## Problem details:
Express the stretch from the start of the items through the line containing "0.57 meters" as a Markdown table with the columns Row and Line, numbering each line and leaving out blank lines.

==================================================

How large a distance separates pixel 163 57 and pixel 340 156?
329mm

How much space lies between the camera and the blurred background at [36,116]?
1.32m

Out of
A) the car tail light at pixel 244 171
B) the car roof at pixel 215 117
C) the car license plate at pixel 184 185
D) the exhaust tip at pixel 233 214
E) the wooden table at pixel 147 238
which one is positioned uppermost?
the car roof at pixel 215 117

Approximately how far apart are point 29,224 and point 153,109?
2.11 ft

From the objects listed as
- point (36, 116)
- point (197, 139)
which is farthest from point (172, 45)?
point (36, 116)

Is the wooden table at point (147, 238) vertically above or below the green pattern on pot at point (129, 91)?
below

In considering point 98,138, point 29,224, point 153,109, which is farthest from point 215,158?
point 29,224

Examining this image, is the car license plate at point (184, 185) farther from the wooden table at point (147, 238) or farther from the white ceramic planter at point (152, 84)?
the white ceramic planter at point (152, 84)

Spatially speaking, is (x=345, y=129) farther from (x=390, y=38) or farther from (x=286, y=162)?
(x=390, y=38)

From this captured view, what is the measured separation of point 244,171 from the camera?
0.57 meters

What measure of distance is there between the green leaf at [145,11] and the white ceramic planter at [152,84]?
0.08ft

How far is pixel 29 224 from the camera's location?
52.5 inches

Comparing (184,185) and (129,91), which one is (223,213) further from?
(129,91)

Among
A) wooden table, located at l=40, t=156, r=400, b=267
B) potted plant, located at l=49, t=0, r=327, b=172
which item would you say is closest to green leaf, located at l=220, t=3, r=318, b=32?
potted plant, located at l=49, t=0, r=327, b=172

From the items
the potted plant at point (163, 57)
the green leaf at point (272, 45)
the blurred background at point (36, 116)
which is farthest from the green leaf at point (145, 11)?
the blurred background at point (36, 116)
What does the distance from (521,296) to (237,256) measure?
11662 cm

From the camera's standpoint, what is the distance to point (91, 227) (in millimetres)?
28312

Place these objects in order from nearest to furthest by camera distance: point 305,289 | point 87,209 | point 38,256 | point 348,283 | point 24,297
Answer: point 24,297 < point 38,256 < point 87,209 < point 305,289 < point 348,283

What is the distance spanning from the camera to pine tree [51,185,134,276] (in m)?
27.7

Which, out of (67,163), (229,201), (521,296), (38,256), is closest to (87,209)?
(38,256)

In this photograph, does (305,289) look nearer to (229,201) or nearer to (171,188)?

==================================================

## Solved problem:
| Row | Line |
|---|---|
| 1 | How large a distance separates pixel 163 57 and pixel 340 156? |
| 2 | 329mm |
| 3 | How much space lies between the camera and the blurred background at [36,116]? |
| 4 | 1.32m |
| 5 | Out of |
| 6 | A) the car tail light at pixel 244 171 |
| 7 | B) the car roof at pixel 215 117 |
| 8 | C) the car license plate at pixel 184 185 |
| 9 | D) the exhaust tip at pixel 233 214 |
| 10 | E) the wooden table at pixel 147 238 |
| 11 | which one is positioned uppermost? |
| 12 | the car roof at pixel 215 117 |
| 13 | Approximately how far apart are point 29,224 and point 153,109? |
| 14 | 2.11 ft |
| 15 | From the objects listed as |
| 16 | - point (36, 116) |
| 17 | - point (197, 139) |
| 18 | which is farthest from point (172, 45)? |
| 19 | point (36, 116) |
| 20 | Is the wooden table at point (147, 238) vertically above or below the green pattern on pot at point (129, 91)? |
| 21 | below |
| 22 | In considering point 98,138, point 29,224, point 153,109, which is farthest from point 215,158? |
| 23 | point 29,224 |
| 24 | Examining this image, is the car license plate at point (184, 185) farther from the wooden table at point (147, 238) or farther from the white ceramic planter at point (152, 84)? |
| 25 | the white ceramic planter at point (152, 84) |
| 26 | Spatially speaking, is (x=345, y=129) farther from (x=390, y=38) or farther from (x=286, y=162)? |
| 27 | (x=390, y=38) |
| 28 | From this captured view, what is the measured separation of point 244,171 from the camera? |
| 29 | 0.57 meters |